It will be the third time in a month that the German and the Czechoslovak have met in the concluding stages of a tournament, and we must hope that the excitement generated in their previous two matches continues.
Graf defeated Novotna in three sets in the final in Leipzig and required a third-set tie-break to win their semi-final in Zurich. Both events were staged on carpet courts similar to the one at the Brighton Centre, and, although Graf extended her career lead over Novotna to 14-3, the results are getting closer.
All week Novotna has seemed the player most likely to pose a threat to Graf's domination of the tournament. The fifth seed's natural inclination to volley proved decisive in her 6-3, 6-4 win against Mary Joe Fernandez, the second seed, in yesterday's semi-final.
However, the match was memorable less for the tennis than for the warning Novotna received for a visible obscenity. The umpire, Jane Tabor, from Somerset, saw Novotna give a V-sign, though she insisted afterwards that she did not know that this was regarded in England as a rude gesture and said she was merely indicating that Fernandez had been lucky enough to be assisted by the net cord twice in one point.
Graf's 7-5, 6-2 win against Anke Huber in the other semi-final was more edifying in every respect. Huber is still looking up to her compatriot, the way she has for almost half her 17 years, but yesterday she proved herself ready to give the four-times Wimbledon champion a match, a bonus for the spectators as Graf had scarcely been challenged on the way to the semi-finals of a tournament she has won in five of the last six years.
Not only has she avoided dropping a set, but she was able to move into her athletic stride with so little trouble that she won two of her opening sets 6-0 (against Andrea Strnadova and Lori McNeil). This, it must be admitted, was chiefly because of Graf's efficiency, which showed itself after a tentative start in the first round, against the Latvian Larisa Savchenko-Neiland, when the German was adjusting to the feel of the court.
Graf has won 29 consecutive matches at the Brighton Centre since losing to Britain's Jo Durie in 1985, and experience of a more finely tuned game enabled her to fend off Huber's spirited challenge on the latter's first visit to Sussex. In their previous three matches, Huber had not won more than five games. She equalled that in the opening set yesterday and was disappointed not to force a tie-break.
The measure of Huber's improvement was in the way she recovered from the sort of start that would have dismayed many more experienced players. After losing the opening two games she contrived to break Graf's serve, helped, admittedly, by a net cord for 15-30 but deserving to prosper by virtue of the power and confidence of her returns and cross- court groundstrokes, particularly with the two-handed backhand.
The youngster then saved a break point to level and surprised Graf and astonished the crowd by breaking to take a 3-2 lead after the champion had double-faulted on game point.

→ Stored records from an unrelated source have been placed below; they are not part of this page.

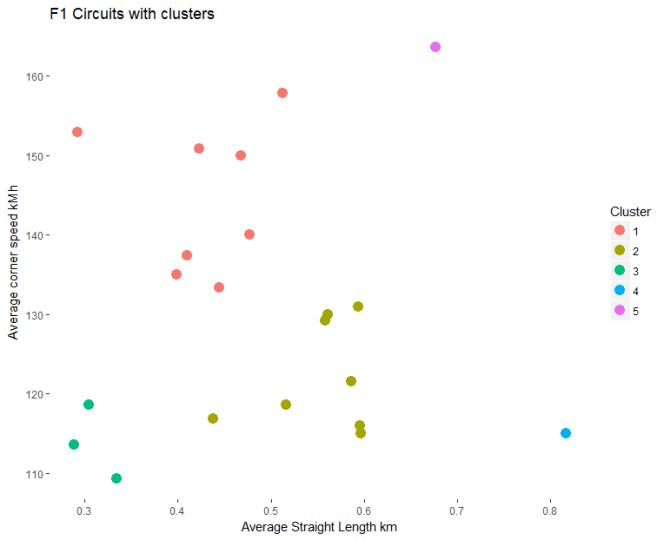 cluster scatter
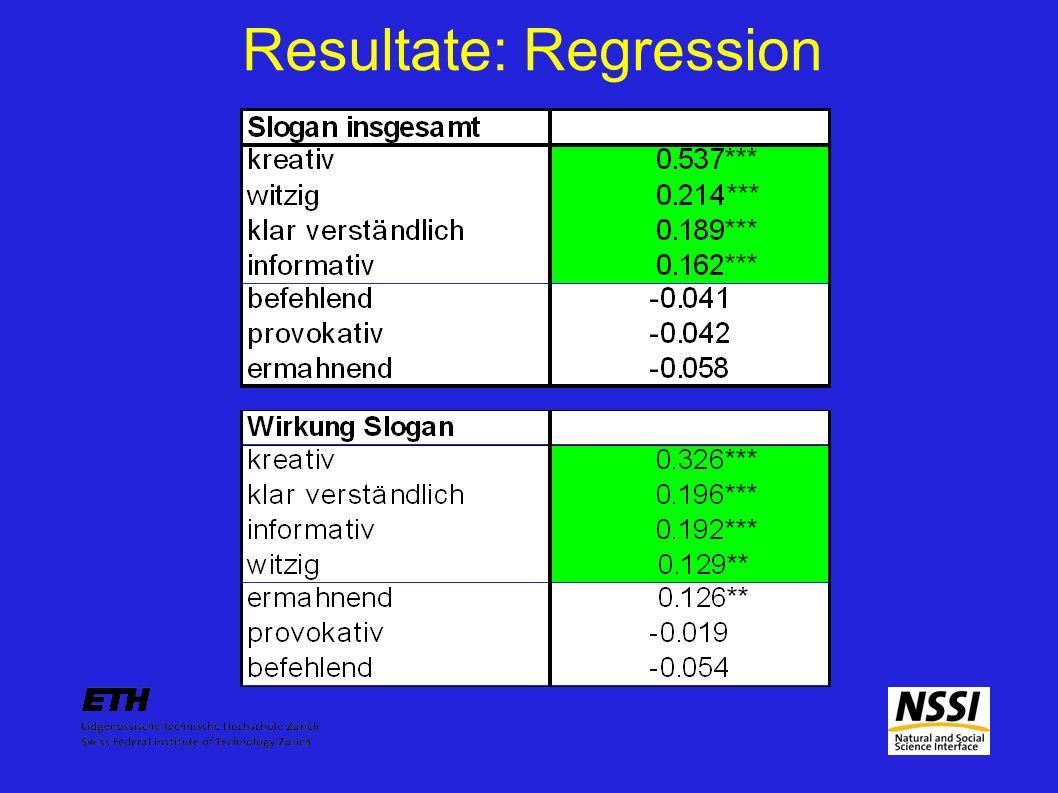 Resultate: Regression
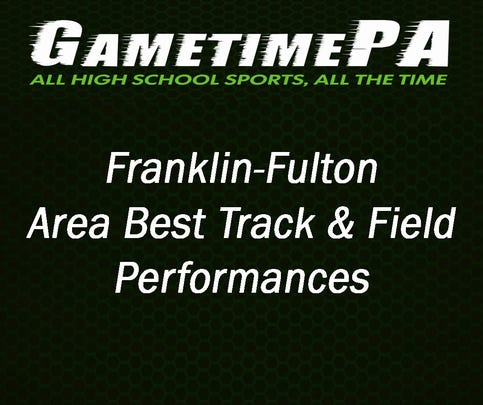 Area best track & field performances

Graf, characteristically, responded by putting pressure on her opponent's serve, and was able to make more of her opportunities on the close points, even after losing her serve in the opening game of the second set.
MIDLAND BANK WOMEN'S INDOOR CHAMPIONSHIPS (Brighton Centre) Singles, semi-finals: S Graf (Ger) bt A Huber (Ger) 7-5
6-2; J Novotna (Cz) bt M J Fernandez (US) 6-3 6-4.